Modulation of DNA Polymerase Noncovalent Kinetic Transitions by Divalent Cations*

Abstract

Replicative DNA polymerases (DNAPs) require divalent metal cations for phosphodiester bond formation in the polymerase site and for hydrolytic editing in the exonuclease site. Me²⁺ ions are intimate architectural components of each active site, where they are coordinated by a conserved set of amino acids and functional groups of the reaction substrates. Therefore Me²⁺ ions can influence the noncovalent transitions that occur during each nucleotide addition cycle. Using a nanopore, transitions in individual Φ29 DNAP complexes are resolved with single-nucleotide spatial precision and sub-millisecond temporal resolution. We studied Mg²⁺ and Mn²⁺, which support catalysis, and Ca²⁺, which supports deoxynucleoside triphosphate (dNTP) binding but not catalysis. We examined their effects on translocation, dNTP binding, and primer strand transfer between the polymerase and exonuclease sites. All three metals cause a concentration-dependent shift in the translocation equilibrium, predominantly by decreasing the forward translocation rate. Me²⁺ also promotes an increase in the backward translocation rate that is dependent upon the primer terminal 3′-OH group. Me²⁺ modulates the translocation rates but not their response to force, suggesting that Me²⁺ does not affect the distance to the transition state of translocation. Absent Me²⁺, the primer strand transfer pathway between the polymerase and exonuclease sites displays additional kinetic states not observed at >1 mm Me²⁺. Complementary dNTP binding is affected by Me²⁺ identity, with Ca²⁺ affording the highest affinity, followed by Mn²⁺, and then Mg²⁺. Both Ca²⁺ and Mn²⁺ substantially decrease the dNTP dissociation rate relative to Mg²⁺, while Ca²⁺ also increases the dNTP association rate.

·····

EXERCISE PROMPT — Translate this sentence from the DNA polymerase abstract into Spanish: "All three metals cause a concentration-dependent shift in the translocation equilibrium, predominantly by decreasing the forward translocation rate."

·····

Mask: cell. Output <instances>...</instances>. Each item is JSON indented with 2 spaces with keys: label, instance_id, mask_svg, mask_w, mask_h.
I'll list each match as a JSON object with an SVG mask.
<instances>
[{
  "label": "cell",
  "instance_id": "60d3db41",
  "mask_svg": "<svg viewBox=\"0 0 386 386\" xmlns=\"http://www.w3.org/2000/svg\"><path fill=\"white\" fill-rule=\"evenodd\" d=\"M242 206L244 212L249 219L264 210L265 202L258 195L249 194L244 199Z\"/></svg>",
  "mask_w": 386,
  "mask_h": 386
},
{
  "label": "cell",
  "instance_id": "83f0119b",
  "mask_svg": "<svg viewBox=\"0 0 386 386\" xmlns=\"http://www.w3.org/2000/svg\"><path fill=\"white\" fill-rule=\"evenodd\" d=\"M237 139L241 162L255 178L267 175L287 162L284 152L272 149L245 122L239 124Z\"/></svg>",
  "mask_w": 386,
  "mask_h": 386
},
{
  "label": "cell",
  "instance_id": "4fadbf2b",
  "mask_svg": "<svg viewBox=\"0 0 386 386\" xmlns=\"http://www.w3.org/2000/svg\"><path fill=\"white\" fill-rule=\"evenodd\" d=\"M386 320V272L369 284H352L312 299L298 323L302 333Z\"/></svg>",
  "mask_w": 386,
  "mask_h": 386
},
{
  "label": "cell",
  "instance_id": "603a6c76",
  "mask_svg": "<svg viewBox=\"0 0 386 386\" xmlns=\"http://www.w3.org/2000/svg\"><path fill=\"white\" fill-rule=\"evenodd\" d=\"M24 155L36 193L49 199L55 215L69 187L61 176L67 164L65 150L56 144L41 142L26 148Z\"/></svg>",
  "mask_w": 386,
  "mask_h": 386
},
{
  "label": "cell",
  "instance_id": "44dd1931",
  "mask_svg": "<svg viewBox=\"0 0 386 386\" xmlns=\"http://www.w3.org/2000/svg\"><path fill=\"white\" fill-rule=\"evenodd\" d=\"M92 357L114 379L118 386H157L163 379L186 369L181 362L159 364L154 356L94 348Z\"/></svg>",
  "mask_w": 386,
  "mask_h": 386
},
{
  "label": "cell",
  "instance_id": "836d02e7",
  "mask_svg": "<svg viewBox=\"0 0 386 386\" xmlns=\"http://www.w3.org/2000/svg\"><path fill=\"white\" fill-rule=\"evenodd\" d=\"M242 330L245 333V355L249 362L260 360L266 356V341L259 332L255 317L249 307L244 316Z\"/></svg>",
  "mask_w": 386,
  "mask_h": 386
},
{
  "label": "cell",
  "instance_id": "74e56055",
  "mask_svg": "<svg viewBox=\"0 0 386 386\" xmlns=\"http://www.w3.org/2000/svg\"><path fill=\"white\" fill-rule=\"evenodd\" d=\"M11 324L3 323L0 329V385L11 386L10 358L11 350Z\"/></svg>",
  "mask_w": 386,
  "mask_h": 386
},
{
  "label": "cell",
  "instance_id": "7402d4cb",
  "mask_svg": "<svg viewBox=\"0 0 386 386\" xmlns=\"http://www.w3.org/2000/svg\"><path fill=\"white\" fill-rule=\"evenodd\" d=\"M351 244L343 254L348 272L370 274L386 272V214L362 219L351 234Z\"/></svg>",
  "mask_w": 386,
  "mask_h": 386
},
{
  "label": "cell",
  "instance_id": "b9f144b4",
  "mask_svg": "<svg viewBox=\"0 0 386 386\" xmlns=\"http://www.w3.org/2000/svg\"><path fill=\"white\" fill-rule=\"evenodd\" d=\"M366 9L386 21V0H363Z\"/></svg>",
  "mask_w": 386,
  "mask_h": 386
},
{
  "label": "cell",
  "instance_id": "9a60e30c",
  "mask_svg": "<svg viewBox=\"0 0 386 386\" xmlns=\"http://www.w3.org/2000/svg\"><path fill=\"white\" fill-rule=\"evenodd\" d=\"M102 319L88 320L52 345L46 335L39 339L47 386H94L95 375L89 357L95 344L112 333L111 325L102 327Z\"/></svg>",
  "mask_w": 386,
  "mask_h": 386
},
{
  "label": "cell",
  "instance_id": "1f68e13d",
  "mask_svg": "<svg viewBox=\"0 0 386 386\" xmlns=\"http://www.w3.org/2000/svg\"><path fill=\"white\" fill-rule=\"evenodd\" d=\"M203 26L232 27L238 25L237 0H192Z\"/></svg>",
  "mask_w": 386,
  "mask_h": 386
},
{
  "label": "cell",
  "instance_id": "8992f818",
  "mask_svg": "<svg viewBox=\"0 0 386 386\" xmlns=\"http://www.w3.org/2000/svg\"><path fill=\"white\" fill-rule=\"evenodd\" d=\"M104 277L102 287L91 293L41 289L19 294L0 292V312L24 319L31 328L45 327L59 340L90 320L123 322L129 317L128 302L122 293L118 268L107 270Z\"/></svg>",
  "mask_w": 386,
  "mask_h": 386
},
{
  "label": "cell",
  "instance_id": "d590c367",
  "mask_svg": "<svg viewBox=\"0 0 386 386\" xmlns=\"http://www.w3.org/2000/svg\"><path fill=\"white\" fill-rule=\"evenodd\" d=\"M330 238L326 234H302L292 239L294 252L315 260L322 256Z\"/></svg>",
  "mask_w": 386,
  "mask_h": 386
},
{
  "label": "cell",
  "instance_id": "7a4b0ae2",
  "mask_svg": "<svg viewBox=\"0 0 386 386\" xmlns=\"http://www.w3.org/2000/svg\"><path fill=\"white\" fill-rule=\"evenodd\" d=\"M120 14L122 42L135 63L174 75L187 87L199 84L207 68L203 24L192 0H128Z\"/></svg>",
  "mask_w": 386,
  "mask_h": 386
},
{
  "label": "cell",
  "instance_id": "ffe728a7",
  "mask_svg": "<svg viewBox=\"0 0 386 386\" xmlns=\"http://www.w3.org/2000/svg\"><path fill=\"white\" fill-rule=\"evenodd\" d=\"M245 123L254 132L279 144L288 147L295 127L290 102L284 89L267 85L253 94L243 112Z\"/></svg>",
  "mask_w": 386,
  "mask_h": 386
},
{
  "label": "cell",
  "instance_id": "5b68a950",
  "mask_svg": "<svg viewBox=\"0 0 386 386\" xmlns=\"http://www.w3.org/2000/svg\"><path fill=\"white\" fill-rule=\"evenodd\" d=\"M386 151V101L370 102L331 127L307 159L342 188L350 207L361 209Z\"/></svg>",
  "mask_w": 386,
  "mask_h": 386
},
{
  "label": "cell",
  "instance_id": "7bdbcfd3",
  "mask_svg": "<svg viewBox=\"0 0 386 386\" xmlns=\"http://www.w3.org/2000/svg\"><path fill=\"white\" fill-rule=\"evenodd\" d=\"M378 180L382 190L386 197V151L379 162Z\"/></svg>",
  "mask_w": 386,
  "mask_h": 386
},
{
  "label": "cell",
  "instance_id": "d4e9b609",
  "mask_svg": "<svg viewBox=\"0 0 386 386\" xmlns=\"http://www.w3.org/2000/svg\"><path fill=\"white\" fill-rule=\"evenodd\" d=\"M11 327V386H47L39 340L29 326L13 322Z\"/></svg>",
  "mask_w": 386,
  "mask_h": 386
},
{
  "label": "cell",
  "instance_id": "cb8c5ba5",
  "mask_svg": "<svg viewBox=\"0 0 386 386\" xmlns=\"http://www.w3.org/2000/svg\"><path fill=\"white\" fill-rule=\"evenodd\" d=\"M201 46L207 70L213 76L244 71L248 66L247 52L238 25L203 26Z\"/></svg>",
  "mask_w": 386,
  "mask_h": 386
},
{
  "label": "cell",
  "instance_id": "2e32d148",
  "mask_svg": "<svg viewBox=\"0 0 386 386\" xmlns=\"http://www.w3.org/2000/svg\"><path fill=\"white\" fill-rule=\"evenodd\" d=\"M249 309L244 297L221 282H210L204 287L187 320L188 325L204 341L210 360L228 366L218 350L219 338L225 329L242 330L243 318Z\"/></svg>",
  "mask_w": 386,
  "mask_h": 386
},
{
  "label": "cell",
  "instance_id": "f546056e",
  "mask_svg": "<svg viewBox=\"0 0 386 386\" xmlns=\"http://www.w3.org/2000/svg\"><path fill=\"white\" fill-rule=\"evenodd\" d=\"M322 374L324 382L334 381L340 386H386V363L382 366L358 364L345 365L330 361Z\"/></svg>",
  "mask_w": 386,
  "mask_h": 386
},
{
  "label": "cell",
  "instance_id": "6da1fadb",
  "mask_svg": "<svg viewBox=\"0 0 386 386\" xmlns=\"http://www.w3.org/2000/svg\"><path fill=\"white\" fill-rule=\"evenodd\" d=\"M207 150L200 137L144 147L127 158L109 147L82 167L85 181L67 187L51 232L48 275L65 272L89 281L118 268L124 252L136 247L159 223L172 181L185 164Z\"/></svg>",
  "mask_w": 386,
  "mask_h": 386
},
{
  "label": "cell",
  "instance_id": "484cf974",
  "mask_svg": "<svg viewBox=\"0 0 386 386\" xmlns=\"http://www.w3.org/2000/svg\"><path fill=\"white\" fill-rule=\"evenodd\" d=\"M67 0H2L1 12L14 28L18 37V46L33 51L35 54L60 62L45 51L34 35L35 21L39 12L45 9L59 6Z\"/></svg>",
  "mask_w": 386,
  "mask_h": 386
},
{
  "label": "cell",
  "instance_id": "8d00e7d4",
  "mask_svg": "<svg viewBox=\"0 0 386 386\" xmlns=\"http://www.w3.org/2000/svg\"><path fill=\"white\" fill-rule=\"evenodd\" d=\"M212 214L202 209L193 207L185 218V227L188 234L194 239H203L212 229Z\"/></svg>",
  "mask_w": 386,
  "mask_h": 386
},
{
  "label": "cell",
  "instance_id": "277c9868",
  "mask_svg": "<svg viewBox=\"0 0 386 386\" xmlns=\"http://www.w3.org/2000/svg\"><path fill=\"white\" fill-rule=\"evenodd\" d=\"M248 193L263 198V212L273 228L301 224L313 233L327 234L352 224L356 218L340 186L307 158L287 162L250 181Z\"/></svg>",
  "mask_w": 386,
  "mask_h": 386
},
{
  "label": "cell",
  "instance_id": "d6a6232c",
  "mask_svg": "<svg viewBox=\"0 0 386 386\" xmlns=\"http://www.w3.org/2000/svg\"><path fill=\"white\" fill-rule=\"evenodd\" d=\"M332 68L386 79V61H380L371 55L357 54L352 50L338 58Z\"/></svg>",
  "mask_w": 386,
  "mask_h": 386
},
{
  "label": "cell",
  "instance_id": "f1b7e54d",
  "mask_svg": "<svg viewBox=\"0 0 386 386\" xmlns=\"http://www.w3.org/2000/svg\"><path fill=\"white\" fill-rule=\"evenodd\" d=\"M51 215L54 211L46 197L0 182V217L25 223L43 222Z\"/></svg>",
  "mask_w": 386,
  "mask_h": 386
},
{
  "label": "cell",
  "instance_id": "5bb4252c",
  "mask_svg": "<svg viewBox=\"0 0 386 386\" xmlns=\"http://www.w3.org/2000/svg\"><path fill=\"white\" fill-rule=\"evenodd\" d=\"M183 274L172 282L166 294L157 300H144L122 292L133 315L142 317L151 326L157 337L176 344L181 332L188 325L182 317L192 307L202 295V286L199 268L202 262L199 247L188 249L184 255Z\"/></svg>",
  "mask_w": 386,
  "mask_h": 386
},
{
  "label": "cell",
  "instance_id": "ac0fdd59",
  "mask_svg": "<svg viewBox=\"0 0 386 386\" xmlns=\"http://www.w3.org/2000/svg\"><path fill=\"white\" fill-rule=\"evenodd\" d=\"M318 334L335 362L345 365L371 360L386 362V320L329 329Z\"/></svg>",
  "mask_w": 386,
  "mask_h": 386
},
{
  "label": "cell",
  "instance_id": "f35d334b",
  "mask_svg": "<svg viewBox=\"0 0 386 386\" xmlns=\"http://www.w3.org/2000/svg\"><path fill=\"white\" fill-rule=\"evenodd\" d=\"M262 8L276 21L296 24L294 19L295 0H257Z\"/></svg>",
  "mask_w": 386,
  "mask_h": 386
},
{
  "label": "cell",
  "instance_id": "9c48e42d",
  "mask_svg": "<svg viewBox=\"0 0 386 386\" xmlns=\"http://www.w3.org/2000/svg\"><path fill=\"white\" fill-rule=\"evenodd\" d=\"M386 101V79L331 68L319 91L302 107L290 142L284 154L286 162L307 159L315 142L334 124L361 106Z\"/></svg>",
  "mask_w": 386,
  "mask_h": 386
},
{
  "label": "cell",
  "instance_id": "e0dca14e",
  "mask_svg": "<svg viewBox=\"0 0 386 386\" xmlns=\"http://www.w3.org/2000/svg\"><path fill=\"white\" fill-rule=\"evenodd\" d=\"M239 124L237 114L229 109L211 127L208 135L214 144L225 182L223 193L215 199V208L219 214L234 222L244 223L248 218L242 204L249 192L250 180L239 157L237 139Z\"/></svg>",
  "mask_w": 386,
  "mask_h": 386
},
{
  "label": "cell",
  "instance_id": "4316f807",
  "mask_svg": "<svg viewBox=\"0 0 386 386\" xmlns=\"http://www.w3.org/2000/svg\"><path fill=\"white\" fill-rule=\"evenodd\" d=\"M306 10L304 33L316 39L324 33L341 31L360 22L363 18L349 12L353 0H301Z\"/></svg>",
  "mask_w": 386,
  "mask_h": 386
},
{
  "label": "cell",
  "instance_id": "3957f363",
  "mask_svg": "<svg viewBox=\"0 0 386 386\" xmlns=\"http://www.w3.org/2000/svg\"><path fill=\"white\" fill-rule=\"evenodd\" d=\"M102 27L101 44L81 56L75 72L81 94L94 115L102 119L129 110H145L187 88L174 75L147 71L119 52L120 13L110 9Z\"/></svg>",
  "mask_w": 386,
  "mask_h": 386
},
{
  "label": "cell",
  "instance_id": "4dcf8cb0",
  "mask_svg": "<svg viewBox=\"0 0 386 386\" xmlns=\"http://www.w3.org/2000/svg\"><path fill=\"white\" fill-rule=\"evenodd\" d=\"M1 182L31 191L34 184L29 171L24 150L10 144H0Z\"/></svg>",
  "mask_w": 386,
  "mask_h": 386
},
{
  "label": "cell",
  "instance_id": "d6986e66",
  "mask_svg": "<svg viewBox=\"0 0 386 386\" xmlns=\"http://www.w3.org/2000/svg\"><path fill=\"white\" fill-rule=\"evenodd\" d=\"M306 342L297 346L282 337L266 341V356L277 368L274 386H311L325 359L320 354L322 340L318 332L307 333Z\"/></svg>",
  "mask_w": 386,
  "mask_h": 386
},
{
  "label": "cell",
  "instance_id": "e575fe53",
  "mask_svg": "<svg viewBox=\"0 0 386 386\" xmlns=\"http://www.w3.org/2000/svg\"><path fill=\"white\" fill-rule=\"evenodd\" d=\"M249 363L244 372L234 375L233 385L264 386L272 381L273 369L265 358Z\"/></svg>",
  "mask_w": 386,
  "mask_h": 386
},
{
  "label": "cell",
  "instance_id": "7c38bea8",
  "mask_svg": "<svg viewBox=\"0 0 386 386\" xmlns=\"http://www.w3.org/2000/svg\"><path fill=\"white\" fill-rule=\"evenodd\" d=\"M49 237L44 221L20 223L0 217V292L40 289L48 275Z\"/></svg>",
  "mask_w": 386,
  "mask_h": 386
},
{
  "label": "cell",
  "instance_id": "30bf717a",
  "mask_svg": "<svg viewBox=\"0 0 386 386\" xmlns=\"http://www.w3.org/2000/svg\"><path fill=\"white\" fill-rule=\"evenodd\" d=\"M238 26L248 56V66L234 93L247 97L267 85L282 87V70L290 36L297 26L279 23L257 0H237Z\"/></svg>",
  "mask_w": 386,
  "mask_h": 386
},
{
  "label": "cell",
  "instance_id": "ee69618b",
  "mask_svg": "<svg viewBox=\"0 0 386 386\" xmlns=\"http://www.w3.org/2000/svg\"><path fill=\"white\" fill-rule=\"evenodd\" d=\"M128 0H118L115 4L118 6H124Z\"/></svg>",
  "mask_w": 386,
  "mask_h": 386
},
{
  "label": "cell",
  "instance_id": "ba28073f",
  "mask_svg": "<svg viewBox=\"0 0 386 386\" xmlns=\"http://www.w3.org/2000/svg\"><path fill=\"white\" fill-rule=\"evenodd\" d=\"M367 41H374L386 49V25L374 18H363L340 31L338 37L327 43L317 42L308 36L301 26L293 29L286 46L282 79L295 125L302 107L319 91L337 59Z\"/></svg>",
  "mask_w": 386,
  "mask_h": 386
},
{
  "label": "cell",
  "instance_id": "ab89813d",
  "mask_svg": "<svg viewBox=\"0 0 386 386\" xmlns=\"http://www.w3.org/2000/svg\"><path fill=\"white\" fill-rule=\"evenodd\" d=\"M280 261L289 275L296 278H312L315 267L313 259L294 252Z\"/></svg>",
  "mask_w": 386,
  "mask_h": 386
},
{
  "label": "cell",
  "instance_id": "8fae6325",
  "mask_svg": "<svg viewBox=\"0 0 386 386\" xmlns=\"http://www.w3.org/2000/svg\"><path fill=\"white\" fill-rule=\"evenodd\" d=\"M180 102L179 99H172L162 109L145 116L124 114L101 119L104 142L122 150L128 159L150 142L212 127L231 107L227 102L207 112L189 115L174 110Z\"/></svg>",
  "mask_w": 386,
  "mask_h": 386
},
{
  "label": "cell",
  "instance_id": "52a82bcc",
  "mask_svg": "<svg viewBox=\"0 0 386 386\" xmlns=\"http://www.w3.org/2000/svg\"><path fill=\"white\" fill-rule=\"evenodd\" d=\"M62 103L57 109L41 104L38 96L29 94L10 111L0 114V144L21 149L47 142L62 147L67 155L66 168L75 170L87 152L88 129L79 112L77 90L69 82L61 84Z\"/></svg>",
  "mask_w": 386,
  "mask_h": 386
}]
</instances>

·····

EXPECTED ANSWER — Los tres metales provocan un desplazamiento dependiente de la concentración en el equilibrio de translocación, principalmente al disminuir la velocidad de translocación hacia adelante.